In this alternative embodiment, different weights may be assigned to the key similarity matrix and the value similarity matrix, so that the similarity of the first similarity and the second similarity is obtained as the code value similarity by weighted summation between corresponding elements of the two matrices. The weights assigned to the key similarity matrix and the value similarity matrix in this scheme may be 0.6 and 0.4. Namely K _ij ＝0.6C _ij +0.4R _ij Representing the similarity of code values between the ith and jth code value class fields in the field set.

Exemplary, as shown in FIG. 4, a group of fields representing the types of certificates, fields 1 through 4 represent the code value class fields "acceptor certificate type", "buyer certificate type", "employee certificate type" and "group certificate type", respectively, wherein the first similarity between field 1 and fields 2, 3, 4 is 1, 0.9, 0.4, the second similarity is 0.5, 0.4, respectively, and then K is entered _ij ＝0.6C _ij +0.4R _ij The calculated similarity of the code values between the final field 1 and the fields 2, 3 and 4 is respectively 0.8, 0.7 and 0.4, and the similarity of the code values between other fields can be calculated by the same method, so that the code value similarity matrix shown in fig. 4 is formed.

Therefore, more accurate code value similarity can be obtained by comprehensively calculating the key similarity and the value similarity between the enumerated value lists corresponding to the code value type fields, so that the accuracy of the data standard extracted in the subsequent process is improved.
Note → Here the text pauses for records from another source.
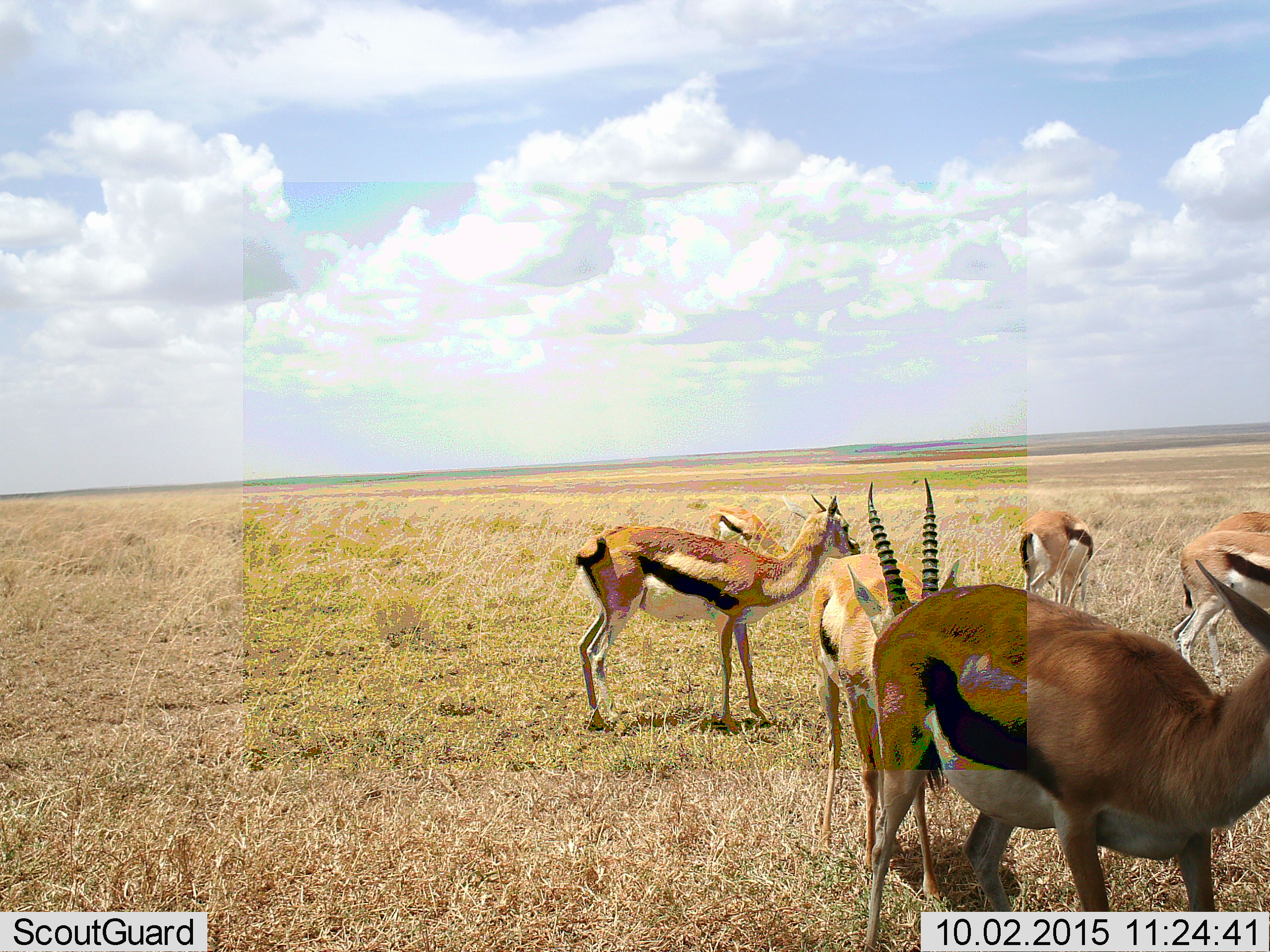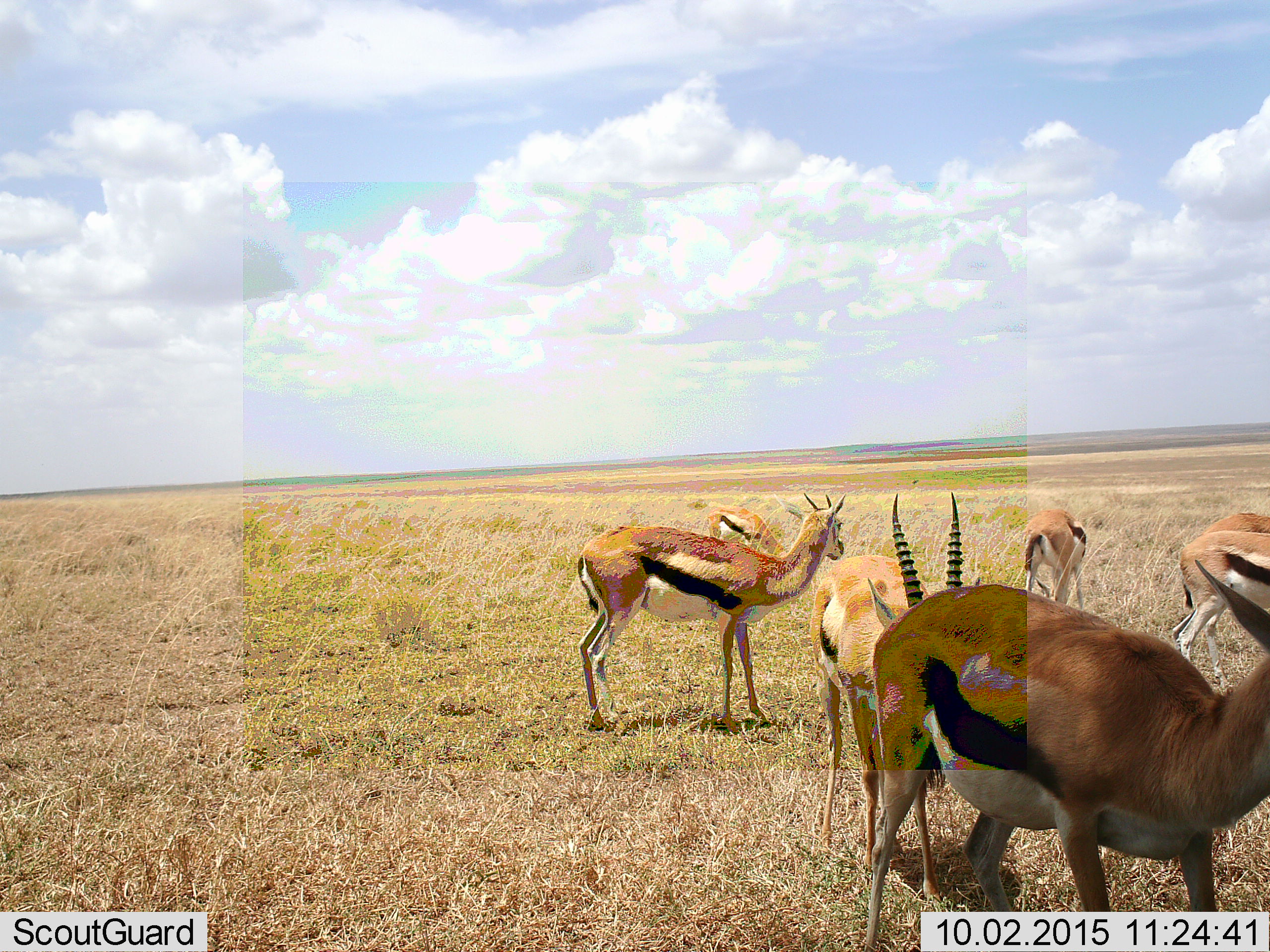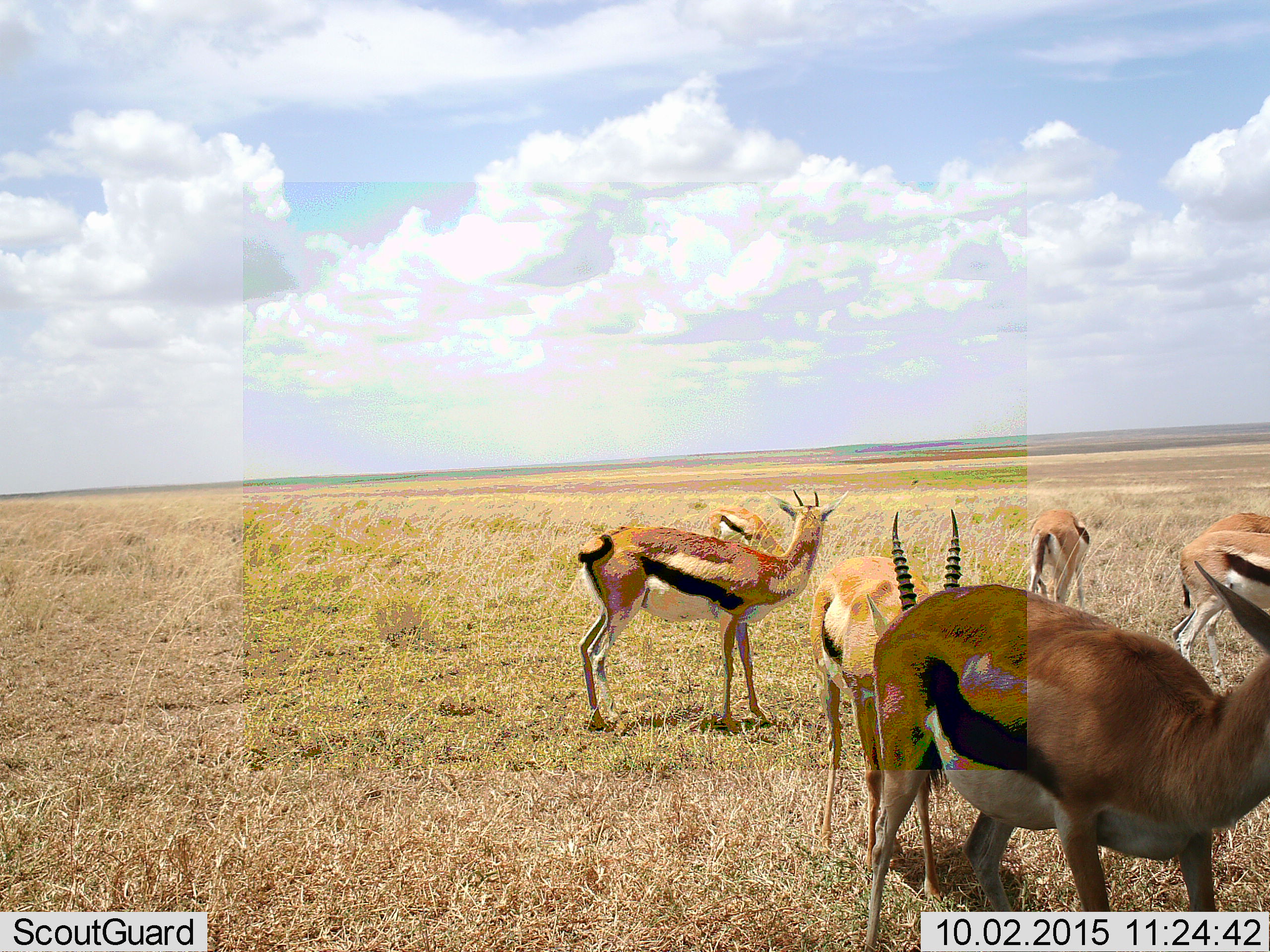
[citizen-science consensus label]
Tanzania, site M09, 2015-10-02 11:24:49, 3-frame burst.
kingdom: Animalia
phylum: Chordata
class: Mammalia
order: Artiodactyla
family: Bovidae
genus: Eudorcas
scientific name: Eudorcas thomsonii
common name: thomson's gazelle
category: gazellethomsons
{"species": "gazellethomsons (thomson's gazelle) (Eudorcas thomsonii)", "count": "7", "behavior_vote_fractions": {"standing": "100%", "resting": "0%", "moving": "33%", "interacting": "11%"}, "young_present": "0%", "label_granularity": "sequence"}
S14, constructing a connection diagram among the code value type fields based on the code value similarity matrix to obtain a plurality of field connection diagrams.

In an optional embodiment, the constructing a connectivity graph between the code value class fields based on the code value similarity matrix to obtain a plurality of field connectivity graphs includes:

In this optional embodiment, an appropriate code value similarity threshold may be selected, and if the similarity of each code value in the code value similarity matrix is not less than the code value similarity threshold, it is indicated that the two corresponding code value fields are highly similar, so that a comparison result may be obtained by comparing each code value similarity in the code value similarity matrix with a preset code value similarity threshold, where the comparison result includes a value less than the code value similarity threshold and a value not less than the code value similarity threshold.

In this alternative embodiment, as shown in fig. 5, if the code value similarity is smaller than the code value similarity threshold, the code value similarity is considered to be irrelevant between the two corresponding code value fields, and is set to 0, if the code value similarity is not smaller than the code value similarity threshold, the corresponding code value similarity is set to 1, so that all the element values in the code value similarity matrix are replaced and updated, and in this embodiment, the code value similarity matrix updated with all the element values is used as a graph accompanying matrix, where the code value similarity threshold may be 0.85.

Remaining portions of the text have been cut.